Cada vez tarda más en entrar y le cuesta menos salir. Dejar de lado ese mundo le hace sentir menos dolor. Allí sólo tiene silencio, oscuridad y dolor; allí sólo huele la sangre de su madre. Cuando sale huele dulce, huele a vida. Ese hombre se sienta con él y le lee. Le habla de la vida, de lo mucho que le espera fuera, de lo bonito que debe de ser escuchar su voz. Ese hombre le llama por su nombre, le peina, le calza, le viste, le limpia y le cuida. Se encarga de él como nadie nunca se ha encargado. Le trae juegos y le cuenta cuentos. Una tarde de invierno, mientras llueve y él es incapaz de apartar sus ojos del cristal de las ventanas, rompe su silencio.
-Llovía mucho aquel día, por eso no pudo frenar.
-¿Qué? –exclama sorprendido su cuidador.
-Que llovía mucho, como hoy.
Esa tarde que rompió el silencio, rompió las cadenas que le arrastraban a ese mundo de terror. Esa tarde triste de invierno, salió de su prisión y no volvió a entrar. Despertó de una pesadilla para encontrar otro mundo, duro y difícil, pero en donde alguien le brindaba la oportunidad de vivir.
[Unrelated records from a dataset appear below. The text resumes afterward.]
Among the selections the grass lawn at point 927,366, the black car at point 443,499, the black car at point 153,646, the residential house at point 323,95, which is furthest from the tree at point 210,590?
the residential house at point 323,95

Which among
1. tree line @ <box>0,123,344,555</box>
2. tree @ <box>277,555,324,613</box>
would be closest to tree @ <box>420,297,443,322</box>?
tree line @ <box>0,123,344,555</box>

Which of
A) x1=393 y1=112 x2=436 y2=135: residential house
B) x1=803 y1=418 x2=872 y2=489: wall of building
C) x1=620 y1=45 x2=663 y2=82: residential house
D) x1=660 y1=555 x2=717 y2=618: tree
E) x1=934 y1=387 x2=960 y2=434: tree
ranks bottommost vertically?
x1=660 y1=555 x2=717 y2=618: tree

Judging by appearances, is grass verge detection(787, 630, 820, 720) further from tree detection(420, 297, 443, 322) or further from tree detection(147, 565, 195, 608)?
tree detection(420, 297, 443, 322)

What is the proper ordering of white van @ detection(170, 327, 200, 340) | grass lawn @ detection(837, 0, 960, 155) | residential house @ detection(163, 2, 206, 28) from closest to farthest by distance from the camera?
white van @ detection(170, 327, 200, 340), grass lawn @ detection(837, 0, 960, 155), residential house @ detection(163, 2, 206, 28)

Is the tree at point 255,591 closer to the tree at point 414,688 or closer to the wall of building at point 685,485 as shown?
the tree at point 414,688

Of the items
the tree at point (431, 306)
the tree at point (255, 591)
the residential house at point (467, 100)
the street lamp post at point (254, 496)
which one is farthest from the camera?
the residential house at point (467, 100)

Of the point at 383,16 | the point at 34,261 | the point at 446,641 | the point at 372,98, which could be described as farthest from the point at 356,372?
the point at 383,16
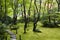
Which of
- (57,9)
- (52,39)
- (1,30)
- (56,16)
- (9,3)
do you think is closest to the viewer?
(1,30)

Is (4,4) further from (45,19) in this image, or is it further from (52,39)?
(52,39)

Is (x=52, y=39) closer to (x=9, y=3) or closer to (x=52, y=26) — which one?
(x=52, y=26)

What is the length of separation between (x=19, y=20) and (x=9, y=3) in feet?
18.9

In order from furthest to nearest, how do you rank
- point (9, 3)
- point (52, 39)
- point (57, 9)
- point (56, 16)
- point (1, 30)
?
point (57, 9)
point (56, 16)
point (9, 3)
point (52, 39)
point (1, 30)

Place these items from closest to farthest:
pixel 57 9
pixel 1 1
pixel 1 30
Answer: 1. pixel 1 30
2. pixel 1 1
3. pixel 57 9

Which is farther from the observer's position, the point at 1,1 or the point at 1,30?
the point at 1,1

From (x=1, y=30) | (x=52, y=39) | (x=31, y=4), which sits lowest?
(x=52, y=39)

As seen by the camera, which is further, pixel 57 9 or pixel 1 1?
pixel 57 9

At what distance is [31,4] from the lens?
17.4 m

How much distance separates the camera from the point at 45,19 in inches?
727

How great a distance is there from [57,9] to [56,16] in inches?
135

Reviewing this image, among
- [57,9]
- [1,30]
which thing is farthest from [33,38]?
[57,9]

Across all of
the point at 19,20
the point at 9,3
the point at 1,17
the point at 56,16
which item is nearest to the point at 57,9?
the point at 56,16

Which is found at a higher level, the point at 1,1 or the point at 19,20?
the point at 1,1
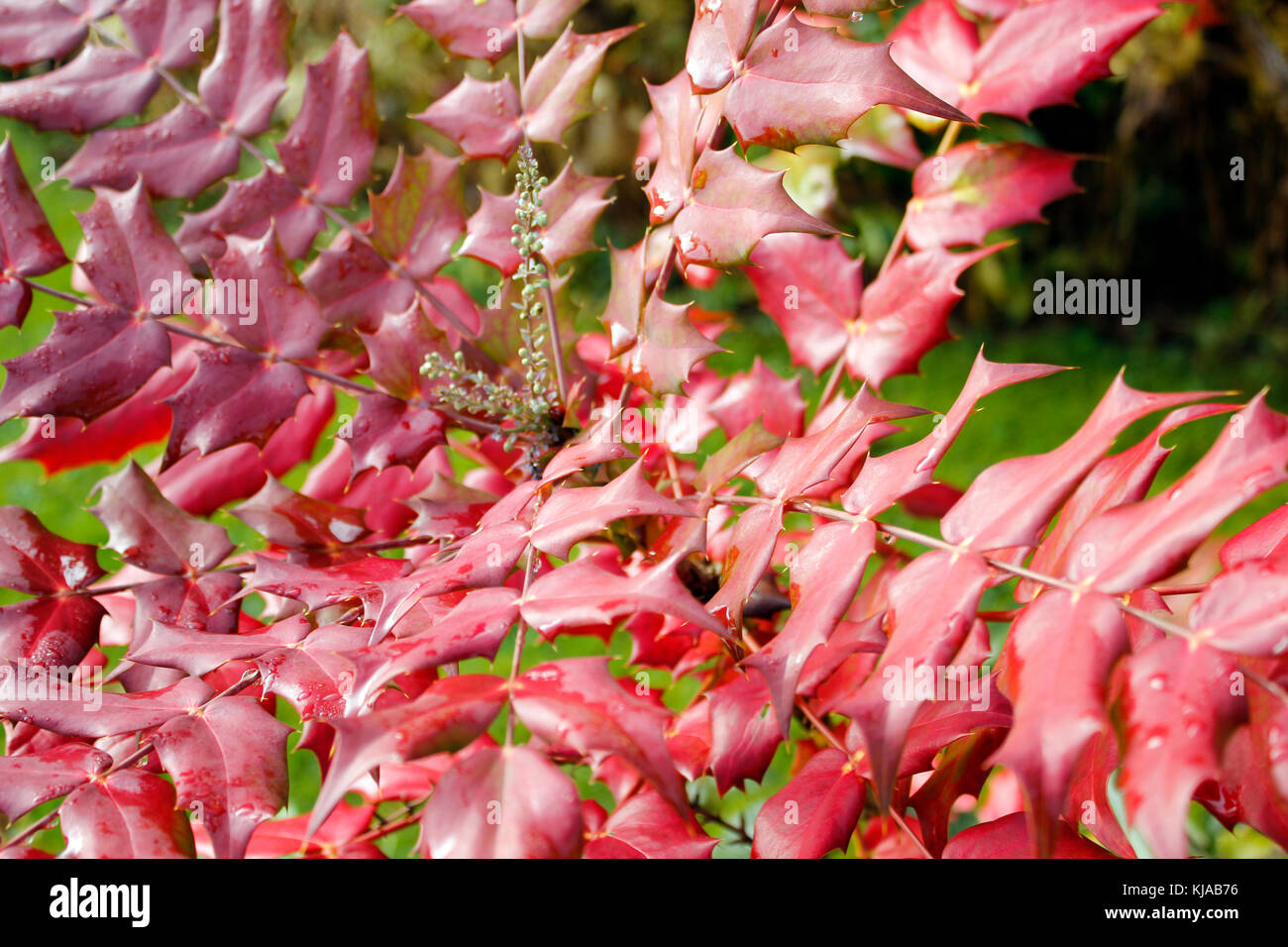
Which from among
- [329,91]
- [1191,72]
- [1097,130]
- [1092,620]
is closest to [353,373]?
[329,91]

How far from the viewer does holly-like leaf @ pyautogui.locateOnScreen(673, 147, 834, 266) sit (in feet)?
2.23

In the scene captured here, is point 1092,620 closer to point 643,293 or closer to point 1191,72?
point 643,293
-Elle, te voy a llevar a un lugar mejor.
Y sonrió; por primera vez desde el accidente, sonrió. No fue una sonrisa enorme. Cualquier otro que no le hubiera visto antes ni tan siquiera lo llamaría sonrisa; pero estaba sonriendo. Notaba su alma llenarse de luz y eso para él era una sonrisa.
Un trueno lo saca de sus recuerdos, le arrastra de nuevo a la realidad. Le hace despertar y le dice que ahora tiene otras cosas que hacer. Que debe darse prisa, que debe actuar bien. Que no tiene tiempo para pensar en el pasado. Que la lucha esta ahí y ahora y la muerte viene a por él. Puede olerla; echándole su fétido aliento a la cara. Sabe que, si concentra, podrá verla, a su espalda, de pie, esperándole, susurrándole al oído promesas de llevarle a un lugar mejor.
-¿Por qué yo?
Y su pregunta es mucho más profunda que cualquiera de las preguntas que nunca nadie se ha hecho. Sabe la respuesta: él es el único que puede hacerlo. Pero le duele saber el alto precio que tiene que pagar por ello.